[Math] Gale duality between vector spaces

abstract-algebralinear algebra

This is a small piece of article from http://sbseminar.wordpress.com/

<…> So, first of all, consider a vector arrangement $S=\{v_1,\ldots,v_n\}\subset V$ where V is your favorite vector space over your favorite coefficient field $\mathbb{K}$. This is just an arbitrary set of non-zero vectors (with repetition allowed), though, for simplicity, I’ll assume it spans all of V. You could also think of this as a hyperplane arrangement on $V^*$, by looking at the zero set of $v_i$ thought of as a function on $V^*$.

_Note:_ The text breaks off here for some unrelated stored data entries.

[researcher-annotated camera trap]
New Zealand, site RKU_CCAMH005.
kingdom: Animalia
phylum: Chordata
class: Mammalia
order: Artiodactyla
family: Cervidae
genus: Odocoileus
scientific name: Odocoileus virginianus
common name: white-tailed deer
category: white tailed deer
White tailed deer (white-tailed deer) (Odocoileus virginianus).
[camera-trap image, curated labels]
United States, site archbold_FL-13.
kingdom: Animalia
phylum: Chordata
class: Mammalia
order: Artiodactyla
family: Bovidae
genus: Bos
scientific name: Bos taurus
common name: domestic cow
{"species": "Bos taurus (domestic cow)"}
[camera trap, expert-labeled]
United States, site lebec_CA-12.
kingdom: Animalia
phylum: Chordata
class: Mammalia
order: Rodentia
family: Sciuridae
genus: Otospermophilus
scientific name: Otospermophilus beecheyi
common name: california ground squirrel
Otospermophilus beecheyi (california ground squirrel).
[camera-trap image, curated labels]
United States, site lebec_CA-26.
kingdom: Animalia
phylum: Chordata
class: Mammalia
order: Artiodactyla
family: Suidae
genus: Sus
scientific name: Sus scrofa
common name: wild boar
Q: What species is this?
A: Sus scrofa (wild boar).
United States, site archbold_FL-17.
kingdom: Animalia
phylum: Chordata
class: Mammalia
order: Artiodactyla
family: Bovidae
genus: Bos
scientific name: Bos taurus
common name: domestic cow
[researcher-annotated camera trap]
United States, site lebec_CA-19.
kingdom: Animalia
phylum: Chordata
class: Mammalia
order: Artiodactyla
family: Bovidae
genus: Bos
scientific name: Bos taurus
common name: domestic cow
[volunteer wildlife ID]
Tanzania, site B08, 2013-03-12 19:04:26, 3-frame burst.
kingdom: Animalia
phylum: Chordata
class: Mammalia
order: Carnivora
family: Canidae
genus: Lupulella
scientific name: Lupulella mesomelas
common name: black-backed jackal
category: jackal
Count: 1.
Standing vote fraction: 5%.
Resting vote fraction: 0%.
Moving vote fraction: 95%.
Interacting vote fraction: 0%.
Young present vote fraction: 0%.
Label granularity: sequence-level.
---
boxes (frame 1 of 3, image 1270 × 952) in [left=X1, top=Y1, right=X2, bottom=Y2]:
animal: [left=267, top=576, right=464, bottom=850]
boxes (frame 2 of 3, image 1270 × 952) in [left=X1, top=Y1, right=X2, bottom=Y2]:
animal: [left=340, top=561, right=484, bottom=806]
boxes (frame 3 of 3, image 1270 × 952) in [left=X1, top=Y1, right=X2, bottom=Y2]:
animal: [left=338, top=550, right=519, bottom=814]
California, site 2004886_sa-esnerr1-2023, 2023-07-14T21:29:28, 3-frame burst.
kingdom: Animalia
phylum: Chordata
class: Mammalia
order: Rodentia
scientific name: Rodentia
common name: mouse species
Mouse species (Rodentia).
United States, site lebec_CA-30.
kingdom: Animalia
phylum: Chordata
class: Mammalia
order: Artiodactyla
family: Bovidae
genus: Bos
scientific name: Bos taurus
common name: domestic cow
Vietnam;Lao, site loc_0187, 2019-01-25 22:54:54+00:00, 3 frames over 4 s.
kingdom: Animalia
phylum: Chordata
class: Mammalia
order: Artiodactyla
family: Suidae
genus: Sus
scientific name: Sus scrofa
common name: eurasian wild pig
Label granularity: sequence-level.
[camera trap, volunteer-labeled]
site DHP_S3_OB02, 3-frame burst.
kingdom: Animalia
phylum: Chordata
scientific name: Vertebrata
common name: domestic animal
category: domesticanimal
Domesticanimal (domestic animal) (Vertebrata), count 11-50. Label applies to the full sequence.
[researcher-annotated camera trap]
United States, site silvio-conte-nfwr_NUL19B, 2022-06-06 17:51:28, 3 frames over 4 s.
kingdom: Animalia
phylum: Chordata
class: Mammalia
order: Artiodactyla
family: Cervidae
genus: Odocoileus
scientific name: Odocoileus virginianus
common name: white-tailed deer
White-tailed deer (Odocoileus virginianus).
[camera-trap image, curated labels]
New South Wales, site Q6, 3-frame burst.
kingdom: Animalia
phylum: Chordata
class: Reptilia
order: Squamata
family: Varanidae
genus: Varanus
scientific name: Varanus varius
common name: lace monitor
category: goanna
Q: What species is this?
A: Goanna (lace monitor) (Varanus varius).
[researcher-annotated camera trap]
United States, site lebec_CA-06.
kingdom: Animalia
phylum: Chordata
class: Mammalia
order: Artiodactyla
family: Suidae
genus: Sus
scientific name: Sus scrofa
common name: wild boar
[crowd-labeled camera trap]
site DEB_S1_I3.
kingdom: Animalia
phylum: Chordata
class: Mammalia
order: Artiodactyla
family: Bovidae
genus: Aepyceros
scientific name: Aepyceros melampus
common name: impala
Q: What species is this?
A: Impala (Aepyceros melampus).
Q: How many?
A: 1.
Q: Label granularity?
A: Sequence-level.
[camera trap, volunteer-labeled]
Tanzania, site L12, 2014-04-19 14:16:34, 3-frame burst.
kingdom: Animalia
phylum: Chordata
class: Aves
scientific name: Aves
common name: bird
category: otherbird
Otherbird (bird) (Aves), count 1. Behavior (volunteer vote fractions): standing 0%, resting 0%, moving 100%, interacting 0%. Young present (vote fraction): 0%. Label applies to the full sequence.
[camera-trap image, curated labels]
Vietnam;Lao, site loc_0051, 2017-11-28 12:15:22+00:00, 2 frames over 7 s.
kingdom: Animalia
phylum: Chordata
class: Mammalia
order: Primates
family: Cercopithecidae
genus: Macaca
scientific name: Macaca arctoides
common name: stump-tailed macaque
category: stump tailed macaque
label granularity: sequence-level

Now, let $W$ be the vector space of solutions to the equation $\sum_{i=1}^nw_iv_i=0$, where $w_i\in \mathbb{K}$. This is not just a vector space, but one equipped with a set distinguished functions $w_i:W\to \mathbb{K}$. That is, $S^\vee = \{w_1,\ldots, w_n\}\subset W^*$ is a new vector arrangement, which we call the Gale dual to S. <…>

Can you explain me, how functions $w_i \in W^*$ act on W.

Best Answer

One way to see this formally , is to consider $A= \mathbb{K}^n$ with an explicit basis $e_1, \ldots, e_n$, and a map $A \mapsto V $ by $e_i \mapsto v_i$. Then you can think of $W$ as the kernel of this. Dualizing the inclusion map of $W$ into $A$ get a map from $A^*$ into $W^*$. The $w_i$ are the dual vectors to $e_i$ and we identify them with their images in $W^*$.

Same thing said slightly more informally, a vector in $W$ is actually a collection of coefficients $w_i$ (this is saying a vector in $W$ is actually a special vector in $A$), and you can take one of those coefficients - that's a function on $W$ (the coordinates are functions on $A$, and we can restrict them to $W$).